**Data to process**
+++

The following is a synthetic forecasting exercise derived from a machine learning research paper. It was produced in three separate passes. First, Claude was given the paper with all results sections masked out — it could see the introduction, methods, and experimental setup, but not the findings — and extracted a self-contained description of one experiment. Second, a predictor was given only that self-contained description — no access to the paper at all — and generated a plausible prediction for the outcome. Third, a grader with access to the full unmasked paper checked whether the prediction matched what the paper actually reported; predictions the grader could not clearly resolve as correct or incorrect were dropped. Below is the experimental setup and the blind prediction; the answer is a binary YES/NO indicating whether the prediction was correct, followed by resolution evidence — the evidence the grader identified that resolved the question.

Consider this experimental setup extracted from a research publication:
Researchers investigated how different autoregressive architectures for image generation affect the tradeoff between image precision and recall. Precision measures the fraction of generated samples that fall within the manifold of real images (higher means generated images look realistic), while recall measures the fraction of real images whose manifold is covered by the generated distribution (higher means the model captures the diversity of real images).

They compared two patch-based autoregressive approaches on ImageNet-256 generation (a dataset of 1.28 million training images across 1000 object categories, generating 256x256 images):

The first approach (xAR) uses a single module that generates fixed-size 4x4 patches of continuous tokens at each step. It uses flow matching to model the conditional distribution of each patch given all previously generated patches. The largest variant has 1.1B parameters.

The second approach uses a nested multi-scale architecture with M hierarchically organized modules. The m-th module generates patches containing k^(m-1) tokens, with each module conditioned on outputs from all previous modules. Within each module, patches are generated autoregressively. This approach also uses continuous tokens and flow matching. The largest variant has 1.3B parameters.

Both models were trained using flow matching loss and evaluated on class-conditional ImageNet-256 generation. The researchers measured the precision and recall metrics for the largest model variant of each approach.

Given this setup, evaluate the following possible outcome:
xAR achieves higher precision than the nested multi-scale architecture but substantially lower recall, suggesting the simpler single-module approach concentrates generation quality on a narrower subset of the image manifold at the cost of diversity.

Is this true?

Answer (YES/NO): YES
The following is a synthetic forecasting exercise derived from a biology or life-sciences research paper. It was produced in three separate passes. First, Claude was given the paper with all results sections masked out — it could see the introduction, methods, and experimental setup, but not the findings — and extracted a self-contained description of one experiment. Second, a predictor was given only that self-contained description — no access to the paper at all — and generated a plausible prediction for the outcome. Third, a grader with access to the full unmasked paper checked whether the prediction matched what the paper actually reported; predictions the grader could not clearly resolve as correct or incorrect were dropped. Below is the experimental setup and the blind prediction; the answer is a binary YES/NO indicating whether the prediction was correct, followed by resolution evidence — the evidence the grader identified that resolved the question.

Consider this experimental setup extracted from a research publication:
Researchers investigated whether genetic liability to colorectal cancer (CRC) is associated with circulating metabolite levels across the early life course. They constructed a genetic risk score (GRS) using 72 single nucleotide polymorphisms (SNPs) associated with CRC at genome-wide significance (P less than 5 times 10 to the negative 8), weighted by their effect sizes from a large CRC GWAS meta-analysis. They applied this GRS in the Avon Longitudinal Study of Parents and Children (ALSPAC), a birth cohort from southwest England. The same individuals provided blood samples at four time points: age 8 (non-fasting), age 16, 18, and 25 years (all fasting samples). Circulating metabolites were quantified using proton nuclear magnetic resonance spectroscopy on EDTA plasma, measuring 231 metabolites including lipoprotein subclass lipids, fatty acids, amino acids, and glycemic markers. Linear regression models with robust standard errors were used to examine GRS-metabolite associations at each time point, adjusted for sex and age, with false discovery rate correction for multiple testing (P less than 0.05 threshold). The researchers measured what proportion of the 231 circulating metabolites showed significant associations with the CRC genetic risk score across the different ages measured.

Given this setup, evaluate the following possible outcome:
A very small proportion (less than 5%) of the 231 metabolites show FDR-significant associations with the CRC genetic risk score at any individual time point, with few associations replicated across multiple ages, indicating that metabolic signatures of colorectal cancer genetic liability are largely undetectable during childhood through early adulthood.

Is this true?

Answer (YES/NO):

+++

**Task statement**
Write the data above out again in full, exactly.

**Answer section**
The following is a synthetic forecasting exercise derived from a machine learning research paper. It was produced in three separate passes. First, Claude was given the paper with all results sections masked out — it could see the introduction, methods, and experimental setup, but not the findings — and extracted a self-contained description of one experiment. Second, a predictor was given only that self-contained description — no access to the paper at all — and generated a plausible prediction for the outcome. Third, a grader with access to the full unmasked paper checked whether the prediction matched what the paper actually reported; predictions the grader could not clearly resolve as correct or incorrect were dropped. Below is the experimental setup and the blind prediction; the answer is a binary YES/NO indicating whether the prediction was correct, followed by resolution evidence — the evidence the grader identified that resolved the question.

Consider this experimental setup extracted from a research publication:
Researchers investigated how different autoregressive architectures for image generation affect the tradeoff between image precision and recall. Precision measures the fraction of generated samples that fall within the manifold of real images (higher means generated images look realistic), while recall measures the fraction of real images whose manifold is covered by the generated distribution (higher means the model captures the diversity of real images).

They compared two patch-based autoregressive approaches on ImageNet-256 generation (a dataset of 1.28 million training images across 1000 object categories, generating 256x256 images):

The first approach (xAR) uses a single module that generates fixed-size 4x4 patches of continuous tokens at each step. It uses flow matching to model the conditional distribution of each patch given all previously generated patches. The largest variant has 1.1B parameters.

The second approach uses a nested multi-scale architecture with M hierarchically organized modules. The m-th module generates patches containing k^(m-1) tokens, with each module conditioned on outputs from all previous modules. Within each module, patches are generated autoregressively. This approach also uses continuous tokens and flow matching. The largest variant has 1.3B parameters.

Both models were trained using flow matching loss and evaluated on class-conditional ImageNet-256 generation. The researchers measured the precision and recall metrics for the largest model variant of each approach.

Given this setup, evaluate the following possible outcome:
xAR achieves higher precision than the nested multi-scale architecture but substantially lower recall, suggesting the simpler single-module approach concentrates generation quality on a narrower subset of the image manifold at the cost of diversity.

Is this true?

Answer (YES/NO): YES
The following is a synthetic forecasting exercise derived from a biology or life-sciences research paper. It was produced in three separate passes. First, Claude was given the paper with all results sections masked out — it could see the introduction, methods, and experimental setup, but not the findings — and extracted a self-contained description of one experiment. Second, a predictor was given only that self-contained description — no access to the paper at all — and generated a plausible prediction for the outcome. Third, a grader with access to the full unmasked paper checked whether the prediction matched what the paper actually reported; predictions the grader could not clearly resolve as correct or incorrect were dropped. Below is the experimental setup and the blind prediction; the answer is a binary YES/NO indicating whether the prediction was correct, followed by resolution evidence — the evidence the grader identified that resolved the question.

Consider this experimental setup extracted from a research publication:
Researchers investigated whether genetic liability to colorectal cancer (CRC) is associated with circulating metabolite levels across the early life course. They constructed a genetic risk score (GRS) using 72 single nucleotide polymorphisms (SNPs) associated with CRC at genome-wide significance (P less than 5 times 10 to the negative 8), weighted by their effect sizes from a large CRC GWAS meta-analysis. They applied this GRS in the Avon Longitudinal Study of Parents and Children (ALSPAC), a birth cohort from southwest England. The same individuals provided blood samples at four time points: age 8 (non-fasting), age 16, 18, and 25 years (all fasting samples). Circulating metabolites were quantified using proton nuclear magnetic resonance spectroscopy on EDTA plasma, measuring 231 metabolites including lipoprotein subclass lipids, fatty acids, amino acids, and glycemic markers. Linear regression models with robust standard errors were used to examine GRS-metabolite associations at each time point, adjusted for sex and age, with false discovery rate correction for multiple testing (P less than 0.05 threshold). The researchers measured what proportion of the 231 circulating metabolites showed significant associations with the CRC genetic risk score across the different ages measured.

Given this setup, evaluate the following possible outcome:
A very small proportion (less than 5%) of the 231 metabolites show FDR-significant associations with the CRC genetic risk score at any individual time point, with few associations replicated across multiple ages, indicating that metabolic signatures of colorectal cancer genetic liability are largely undetectable during childhood through early adulthood.

Is this true?

Answer (YES/NO):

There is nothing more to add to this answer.